Consider this the equivalent of a literary no-ballsing. Those of you who have no physical balls ought, by now, to recognize that I am, in fact, never referring to mansacks when I no-balls. No, indeed, your moxy is called into question. In other words, the ladies ought to consider this a literary: "You've got no ovies if..." And for those who might read this with neither testes nor ovaries, either by accident, surgical intervention, or divine punishment, I say: well, gosh. Um, you should write one, too.

I might be posting what I write here, weekly, as I write it. That depends on how much of a psychic burden doing so turns out to be. I might instead disappear off the face of the intertron until I am done.

In any case, come December One, I will have written a(nother) novel.

Will it be good? Probably not.

Will it be better than yours? Only one way to find out--> Put your novel on the table at the unveiling on December 1st.

Monday, October 03, 2005

I am a dead leaf. Wherever the wind takes me...

Today I was tricked by a sixteen year old into talking about illegal drugs. It was clearly crossing some sort of appropriateness boundary, but there was no way I could explain to him why Lincoln ditched McLellan after his failure to follow up on Antietam when all he could talk about was how the codeine he took the other night didn't do anything for him. All I can say in my defense is that talking about drugs tricked him into thinking about the Civil War. The trickster has become the tricked, and I have violated some sacred part of the teacher-student relationship.

I watched Serenity. Kendall's attempt to put me in my place aside, the first hour and a half was funny and not up to the standard of the series. It was a kind of half-assed attempt to get outsiders up to speed. As a whole, the movie rocked my glands. I was so excited about that shit as it all wound up that I can't even describe it. I can say this, and I will: I choose to think that the "I am a leaf in the wind" nonsense is a hidden reference to the Hagakure. (Get it?) This makes what happens so very cool. How? By way of these ideals: It is a bad when one thing becomes two. Victory and death are sometimes achieved together. A word is the flower of the heart; it is not something said simply with a mouth.

Keep flying, Hoban.

I have added circuit training to my thrice weekly workouts. I am now hungry all the time. Now, I know why Tim was always eating eggwhites. The protein eases the hunger somewhat, but it burns away fast.

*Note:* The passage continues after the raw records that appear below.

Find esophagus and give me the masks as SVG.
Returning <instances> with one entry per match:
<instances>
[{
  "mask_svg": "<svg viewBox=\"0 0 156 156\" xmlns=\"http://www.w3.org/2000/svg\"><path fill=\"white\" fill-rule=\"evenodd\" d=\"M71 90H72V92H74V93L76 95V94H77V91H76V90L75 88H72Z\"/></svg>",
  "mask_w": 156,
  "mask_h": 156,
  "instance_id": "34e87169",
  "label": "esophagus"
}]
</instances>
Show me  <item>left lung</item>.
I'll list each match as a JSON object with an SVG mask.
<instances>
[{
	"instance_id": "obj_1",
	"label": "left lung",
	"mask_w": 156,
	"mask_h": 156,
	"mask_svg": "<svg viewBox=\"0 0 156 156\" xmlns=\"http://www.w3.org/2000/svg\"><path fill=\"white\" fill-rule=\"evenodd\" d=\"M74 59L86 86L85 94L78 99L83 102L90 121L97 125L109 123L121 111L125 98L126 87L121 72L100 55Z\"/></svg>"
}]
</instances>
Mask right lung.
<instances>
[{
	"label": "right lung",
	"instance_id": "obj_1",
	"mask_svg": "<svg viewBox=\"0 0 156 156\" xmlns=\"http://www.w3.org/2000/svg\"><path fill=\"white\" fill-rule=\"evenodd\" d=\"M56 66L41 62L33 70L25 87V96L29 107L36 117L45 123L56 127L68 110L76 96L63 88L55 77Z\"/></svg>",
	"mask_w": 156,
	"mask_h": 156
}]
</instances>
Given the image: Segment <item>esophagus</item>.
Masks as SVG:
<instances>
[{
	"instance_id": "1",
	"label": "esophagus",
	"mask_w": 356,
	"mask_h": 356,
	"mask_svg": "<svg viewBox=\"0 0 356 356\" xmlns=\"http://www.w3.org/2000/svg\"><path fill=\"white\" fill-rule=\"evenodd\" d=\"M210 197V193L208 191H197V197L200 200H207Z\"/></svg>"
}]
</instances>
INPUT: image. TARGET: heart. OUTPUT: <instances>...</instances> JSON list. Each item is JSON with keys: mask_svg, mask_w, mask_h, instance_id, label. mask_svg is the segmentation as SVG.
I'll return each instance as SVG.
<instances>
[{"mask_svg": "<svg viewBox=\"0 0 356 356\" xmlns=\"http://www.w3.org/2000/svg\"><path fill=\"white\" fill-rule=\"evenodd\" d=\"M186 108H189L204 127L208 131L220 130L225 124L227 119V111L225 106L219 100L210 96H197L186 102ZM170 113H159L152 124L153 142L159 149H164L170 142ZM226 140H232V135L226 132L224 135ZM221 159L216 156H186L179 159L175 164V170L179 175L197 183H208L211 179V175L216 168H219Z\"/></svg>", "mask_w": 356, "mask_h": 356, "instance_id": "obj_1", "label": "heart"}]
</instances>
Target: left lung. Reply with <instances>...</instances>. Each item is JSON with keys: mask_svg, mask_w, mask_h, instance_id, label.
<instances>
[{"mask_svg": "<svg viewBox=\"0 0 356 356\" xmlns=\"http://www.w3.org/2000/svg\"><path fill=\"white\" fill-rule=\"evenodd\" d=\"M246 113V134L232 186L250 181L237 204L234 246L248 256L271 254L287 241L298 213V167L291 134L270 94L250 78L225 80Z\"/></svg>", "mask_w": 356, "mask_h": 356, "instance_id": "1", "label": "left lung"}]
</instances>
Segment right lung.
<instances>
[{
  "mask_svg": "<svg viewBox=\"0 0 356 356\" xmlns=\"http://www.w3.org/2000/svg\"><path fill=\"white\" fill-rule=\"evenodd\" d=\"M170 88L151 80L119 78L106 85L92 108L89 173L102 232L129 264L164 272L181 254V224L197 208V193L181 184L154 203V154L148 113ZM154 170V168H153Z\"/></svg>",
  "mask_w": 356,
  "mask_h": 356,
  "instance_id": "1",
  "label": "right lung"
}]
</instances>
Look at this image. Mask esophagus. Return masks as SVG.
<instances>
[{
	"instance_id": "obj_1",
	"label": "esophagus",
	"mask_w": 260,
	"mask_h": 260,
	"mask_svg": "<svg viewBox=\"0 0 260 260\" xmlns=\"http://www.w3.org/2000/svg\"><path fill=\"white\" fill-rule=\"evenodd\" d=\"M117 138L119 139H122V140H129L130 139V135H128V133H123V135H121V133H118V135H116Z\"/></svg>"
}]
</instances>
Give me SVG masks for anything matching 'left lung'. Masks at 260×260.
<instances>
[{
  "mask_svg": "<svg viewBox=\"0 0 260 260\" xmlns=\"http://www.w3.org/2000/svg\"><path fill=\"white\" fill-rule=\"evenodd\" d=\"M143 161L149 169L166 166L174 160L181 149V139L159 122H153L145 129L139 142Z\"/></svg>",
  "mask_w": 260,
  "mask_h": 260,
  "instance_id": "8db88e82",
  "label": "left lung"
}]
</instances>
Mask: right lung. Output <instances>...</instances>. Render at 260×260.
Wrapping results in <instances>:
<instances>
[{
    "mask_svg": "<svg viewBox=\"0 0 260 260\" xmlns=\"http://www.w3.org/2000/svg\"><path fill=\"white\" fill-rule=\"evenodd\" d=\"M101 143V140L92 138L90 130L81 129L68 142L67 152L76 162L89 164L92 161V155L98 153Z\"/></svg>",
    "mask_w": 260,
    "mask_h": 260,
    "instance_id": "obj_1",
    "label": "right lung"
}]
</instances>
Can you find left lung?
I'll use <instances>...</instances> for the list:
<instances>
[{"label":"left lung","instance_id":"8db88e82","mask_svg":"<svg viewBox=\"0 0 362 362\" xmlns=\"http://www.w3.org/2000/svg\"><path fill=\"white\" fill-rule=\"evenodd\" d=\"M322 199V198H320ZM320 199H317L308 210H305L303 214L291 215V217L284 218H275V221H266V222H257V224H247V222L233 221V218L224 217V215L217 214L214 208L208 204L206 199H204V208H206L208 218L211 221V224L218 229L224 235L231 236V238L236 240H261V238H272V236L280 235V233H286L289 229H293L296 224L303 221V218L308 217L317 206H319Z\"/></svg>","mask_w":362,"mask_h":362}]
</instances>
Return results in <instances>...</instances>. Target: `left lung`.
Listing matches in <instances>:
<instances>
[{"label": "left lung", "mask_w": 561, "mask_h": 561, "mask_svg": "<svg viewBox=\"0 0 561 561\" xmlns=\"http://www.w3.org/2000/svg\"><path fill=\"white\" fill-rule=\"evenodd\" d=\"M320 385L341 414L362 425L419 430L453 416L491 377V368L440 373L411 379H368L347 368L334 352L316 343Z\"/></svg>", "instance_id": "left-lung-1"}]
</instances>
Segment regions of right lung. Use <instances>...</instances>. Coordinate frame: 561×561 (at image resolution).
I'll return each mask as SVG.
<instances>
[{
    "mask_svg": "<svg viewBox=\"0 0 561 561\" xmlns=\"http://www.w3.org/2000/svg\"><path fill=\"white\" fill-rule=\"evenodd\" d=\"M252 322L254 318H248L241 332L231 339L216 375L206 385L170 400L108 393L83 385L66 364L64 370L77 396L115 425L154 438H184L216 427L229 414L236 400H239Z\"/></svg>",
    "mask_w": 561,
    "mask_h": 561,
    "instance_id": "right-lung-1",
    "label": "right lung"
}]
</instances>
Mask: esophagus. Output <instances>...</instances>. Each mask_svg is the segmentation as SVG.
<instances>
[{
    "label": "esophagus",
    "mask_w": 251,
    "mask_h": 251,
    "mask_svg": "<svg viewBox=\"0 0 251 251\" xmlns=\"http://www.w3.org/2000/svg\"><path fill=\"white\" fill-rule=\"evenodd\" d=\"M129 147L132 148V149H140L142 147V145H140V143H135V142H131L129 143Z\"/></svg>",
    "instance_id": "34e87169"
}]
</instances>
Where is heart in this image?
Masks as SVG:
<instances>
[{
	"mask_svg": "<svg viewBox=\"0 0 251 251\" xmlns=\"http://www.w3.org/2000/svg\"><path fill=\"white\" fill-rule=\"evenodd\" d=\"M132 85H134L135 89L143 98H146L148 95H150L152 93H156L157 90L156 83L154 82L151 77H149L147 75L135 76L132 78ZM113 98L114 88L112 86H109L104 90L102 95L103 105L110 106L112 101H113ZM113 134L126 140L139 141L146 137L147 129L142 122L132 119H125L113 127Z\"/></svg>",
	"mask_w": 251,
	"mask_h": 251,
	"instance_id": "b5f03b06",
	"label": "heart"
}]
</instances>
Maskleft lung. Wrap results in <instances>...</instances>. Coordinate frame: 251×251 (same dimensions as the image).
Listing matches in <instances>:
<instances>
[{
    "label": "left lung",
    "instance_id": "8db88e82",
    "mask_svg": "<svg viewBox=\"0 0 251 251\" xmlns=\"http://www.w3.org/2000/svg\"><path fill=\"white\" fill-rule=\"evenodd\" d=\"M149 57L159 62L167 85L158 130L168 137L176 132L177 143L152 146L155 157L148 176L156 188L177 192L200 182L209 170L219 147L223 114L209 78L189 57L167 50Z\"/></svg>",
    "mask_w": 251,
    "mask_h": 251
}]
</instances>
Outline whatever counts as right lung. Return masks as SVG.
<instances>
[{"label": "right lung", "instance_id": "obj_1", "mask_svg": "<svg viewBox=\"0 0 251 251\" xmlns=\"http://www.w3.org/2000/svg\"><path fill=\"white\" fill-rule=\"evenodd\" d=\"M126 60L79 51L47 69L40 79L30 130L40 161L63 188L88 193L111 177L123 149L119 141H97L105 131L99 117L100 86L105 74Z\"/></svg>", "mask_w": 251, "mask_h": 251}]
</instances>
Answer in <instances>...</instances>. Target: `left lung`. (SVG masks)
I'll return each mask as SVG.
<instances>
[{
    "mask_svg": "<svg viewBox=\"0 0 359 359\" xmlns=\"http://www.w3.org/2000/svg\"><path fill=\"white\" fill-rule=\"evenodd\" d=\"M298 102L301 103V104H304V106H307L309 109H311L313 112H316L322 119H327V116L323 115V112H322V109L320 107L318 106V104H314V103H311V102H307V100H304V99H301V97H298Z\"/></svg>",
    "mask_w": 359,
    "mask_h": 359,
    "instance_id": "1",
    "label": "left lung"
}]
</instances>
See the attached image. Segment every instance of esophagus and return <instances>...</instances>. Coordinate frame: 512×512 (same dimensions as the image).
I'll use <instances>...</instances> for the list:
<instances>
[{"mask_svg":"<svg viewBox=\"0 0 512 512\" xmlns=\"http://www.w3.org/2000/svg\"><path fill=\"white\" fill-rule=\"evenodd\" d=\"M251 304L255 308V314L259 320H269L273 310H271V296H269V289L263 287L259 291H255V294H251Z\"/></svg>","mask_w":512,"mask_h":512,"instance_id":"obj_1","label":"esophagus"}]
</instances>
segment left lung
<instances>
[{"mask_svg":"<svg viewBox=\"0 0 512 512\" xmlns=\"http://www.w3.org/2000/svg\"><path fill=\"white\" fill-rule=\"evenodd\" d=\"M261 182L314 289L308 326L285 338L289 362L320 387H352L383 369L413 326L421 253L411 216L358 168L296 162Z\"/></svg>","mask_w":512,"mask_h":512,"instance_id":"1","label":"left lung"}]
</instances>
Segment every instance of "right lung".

I went to Karaoke with Tom, Pat, Brandon, Leila, Joe, Erin, Glenn and Matt. I started out with a little Angels of the Silences, then I did some Friday I'm in Love. I changed it up with Black Dog and Jump Around. Burning Down the House followed. I finished with the Johnny Cash version of Hurt. Glycerine for the encore. People said my Friday I'm in Love was my best. I realllllllllly sucked on Black Dog. That was mostly because I had already lost my voice, but partly because the video on the screen was one of the worst things I have ever seen. It was a Pygmalion Galatea thing about a Hollywood photographer. It was pitiful.